PASSAGE GIVEN:
5 Books Every Data Scientist Should Read
Apr 12, 2023There are a lot of excellent reading materials out there to help you master different data science concepts, but that can make it difficult to know which books are worth your time and money.
Listing every book that I have found useful in my data science career is too much for a single blog post. That’s why in this post I want to share with you books that I found helpful specifically for learning about statistics and machine learning.
These are some of my all-time favorites and books that I feel deserve more love than they get. Whether you’re a beginner or an experienced data scientist, these reads have a lot to offer anyone looking to expand their understanding of statistics and machine learning.
Before we get started though, be sure to head to my YouTube channel if you would prefer to get these recommendations through a video instead of a blog.
Now I want to begin with books that are helpful for statistics.
OpenIntro Statistics
For those of you who are new to the field or who want a review of all the essential statistics concepts, OpenIntro Statistics has you covered.
Yes, it is a huge book, but don’t be intimidated! OpenIntro Statistics is a beginner-friendly textbook, which means that it’s easy to read and understand, particularly if you have entry-level knowledge of statistics already. There are lots of diagrams to help you visualize concepts, and I found the content to be written in an engaging manner. It’s genuinely a good read!
I recommend this book to both people looking to gain a foundation in statistics and those who want a great resource on hand for refreshing their knowledge of statistics. With explanations of axioms of probability to distributions, hypothesis testing, and regression, there is something for everyone to benefit from.
This book is also a great fit for anyone with a busy schedule. It’s not an overly technical or difficult read, so you can learn a lot just from reading a few pages at a time when you have the time to spare.
That’s not all though. Perhaps one of the best things about this book is that you can download the e-book for free. There’s no reason not to give it a try, and I think that, like me, you will find yourself returning to this book every few months because it is such a great review tool and reference.
Mathematical Statistics with Resampling and R
OpenIntro Statistics is wonderful, but it is a beginner-friendly textbook, and you also need options for diving deeper. Mathematical Statistics with Resampling and R by Laura M. Chihara and Tim C. Hesterberg is another textbook, but one that takes an intermediate-level approach to mathematical statistics using the resampling method and the R programming language.

DESCRIPTION OF THE TASK: List every topic that the book-recommendation post above says OpenIntro Statistics explains.

ENTRIES:

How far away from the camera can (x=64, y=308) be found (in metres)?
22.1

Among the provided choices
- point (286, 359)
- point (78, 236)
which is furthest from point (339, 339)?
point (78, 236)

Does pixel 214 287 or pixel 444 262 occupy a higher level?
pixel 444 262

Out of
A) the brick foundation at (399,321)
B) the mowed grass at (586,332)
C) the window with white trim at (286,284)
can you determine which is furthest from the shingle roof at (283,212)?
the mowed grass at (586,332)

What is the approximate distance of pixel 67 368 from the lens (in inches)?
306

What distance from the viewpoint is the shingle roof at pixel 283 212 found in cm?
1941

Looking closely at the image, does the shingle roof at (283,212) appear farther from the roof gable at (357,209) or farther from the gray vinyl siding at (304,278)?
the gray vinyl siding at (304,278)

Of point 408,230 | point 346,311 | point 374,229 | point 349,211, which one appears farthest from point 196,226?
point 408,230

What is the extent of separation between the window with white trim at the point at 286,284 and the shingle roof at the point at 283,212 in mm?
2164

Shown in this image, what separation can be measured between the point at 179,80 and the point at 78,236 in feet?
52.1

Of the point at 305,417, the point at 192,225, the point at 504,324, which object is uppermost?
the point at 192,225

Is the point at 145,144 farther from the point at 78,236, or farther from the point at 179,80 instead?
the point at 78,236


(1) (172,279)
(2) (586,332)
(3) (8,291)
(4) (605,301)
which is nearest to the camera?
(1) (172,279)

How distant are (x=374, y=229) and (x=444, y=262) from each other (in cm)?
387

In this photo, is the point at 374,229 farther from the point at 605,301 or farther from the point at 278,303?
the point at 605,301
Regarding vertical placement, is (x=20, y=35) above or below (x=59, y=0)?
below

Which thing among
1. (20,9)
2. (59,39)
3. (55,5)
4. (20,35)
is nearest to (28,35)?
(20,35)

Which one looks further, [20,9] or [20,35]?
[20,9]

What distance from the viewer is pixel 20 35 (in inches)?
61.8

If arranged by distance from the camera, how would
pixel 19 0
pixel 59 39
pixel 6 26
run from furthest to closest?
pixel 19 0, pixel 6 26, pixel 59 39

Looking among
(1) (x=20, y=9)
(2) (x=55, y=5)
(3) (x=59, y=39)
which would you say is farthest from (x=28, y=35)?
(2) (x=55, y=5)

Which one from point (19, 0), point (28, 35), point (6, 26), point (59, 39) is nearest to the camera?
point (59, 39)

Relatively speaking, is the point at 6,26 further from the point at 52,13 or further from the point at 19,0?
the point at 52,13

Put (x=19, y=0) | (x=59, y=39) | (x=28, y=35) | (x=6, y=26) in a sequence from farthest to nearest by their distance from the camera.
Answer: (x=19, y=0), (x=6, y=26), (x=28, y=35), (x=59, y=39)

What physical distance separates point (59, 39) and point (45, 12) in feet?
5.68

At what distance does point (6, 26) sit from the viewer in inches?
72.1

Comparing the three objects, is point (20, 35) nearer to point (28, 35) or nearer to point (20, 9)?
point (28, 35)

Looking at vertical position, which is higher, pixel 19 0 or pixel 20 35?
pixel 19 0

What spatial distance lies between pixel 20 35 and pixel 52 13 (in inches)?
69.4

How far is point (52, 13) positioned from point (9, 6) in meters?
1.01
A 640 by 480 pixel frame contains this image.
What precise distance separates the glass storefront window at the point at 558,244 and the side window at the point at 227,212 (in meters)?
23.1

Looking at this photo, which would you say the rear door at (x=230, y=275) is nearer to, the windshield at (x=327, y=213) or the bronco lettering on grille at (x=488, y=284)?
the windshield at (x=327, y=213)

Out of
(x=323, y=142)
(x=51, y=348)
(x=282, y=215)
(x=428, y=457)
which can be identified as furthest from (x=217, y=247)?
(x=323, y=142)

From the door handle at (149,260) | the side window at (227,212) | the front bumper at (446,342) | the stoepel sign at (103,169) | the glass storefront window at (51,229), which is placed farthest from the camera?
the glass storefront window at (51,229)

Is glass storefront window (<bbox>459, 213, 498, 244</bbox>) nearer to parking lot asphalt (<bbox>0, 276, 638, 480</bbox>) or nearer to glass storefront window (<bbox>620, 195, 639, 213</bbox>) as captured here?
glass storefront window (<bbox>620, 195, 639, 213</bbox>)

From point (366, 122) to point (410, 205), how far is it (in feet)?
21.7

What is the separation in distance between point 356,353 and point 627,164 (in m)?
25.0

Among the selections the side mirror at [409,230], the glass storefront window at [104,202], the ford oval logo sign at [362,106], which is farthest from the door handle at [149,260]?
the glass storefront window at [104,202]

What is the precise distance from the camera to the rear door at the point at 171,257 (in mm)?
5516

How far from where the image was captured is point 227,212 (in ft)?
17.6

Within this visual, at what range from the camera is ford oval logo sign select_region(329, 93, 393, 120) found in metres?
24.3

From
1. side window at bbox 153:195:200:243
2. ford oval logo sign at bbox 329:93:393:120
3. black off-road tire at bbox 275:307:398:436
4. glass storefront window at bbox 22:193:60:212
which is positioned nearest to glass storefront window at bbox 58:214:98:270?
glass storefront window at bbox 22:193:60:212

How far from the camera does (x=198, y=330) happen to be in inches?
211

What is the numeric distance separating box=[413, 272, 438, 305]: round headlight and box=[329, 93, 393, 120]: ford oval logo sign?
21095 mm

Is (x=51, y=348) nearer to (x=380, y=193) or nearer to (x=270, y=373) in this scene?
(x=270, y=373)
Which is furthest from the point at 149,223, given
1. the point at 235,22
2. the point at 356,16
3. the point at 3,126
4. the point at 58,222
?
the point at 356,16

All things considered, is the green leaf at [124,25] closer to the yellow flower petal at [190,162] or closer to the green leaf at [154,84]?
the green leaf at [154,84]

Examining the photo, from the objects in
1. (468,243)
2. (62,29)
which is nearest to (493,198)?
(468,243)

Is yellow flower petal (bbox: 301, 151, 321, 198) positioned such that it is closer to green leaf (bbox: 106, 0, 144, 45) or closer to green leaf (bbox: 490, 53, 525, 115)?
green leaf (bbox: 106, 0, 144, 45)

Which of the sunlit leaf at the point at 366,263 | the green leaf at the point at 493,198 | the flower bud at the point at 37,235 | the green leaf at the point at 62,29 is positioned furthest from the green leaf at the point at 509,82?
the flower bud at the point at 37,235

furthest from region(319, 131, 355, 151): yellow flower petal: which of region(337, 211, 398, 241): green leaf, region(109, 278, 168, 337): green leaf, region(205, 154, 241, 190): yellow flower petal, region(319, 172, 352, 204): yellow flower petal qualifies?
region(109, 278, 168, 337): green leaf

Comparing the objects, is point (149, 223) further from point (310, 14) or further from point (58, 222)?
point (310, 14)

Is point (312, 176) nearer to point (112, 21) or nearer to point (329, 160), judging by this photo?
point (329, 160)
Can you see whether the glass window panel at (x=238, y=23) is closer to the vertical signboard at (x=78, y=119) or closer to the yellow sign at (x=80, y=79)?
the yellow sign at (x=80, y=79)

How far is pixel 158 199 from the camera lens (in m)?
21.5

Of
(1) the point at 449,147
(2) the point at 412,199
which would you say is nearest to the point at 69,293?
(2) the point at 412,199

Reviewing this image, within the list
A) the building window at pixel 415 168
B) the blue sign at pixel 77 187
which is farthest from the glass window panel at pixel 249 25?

RESPONSE BELOW:
- Axioms of probability
- Distributions
- Hypothesis testing
- Regression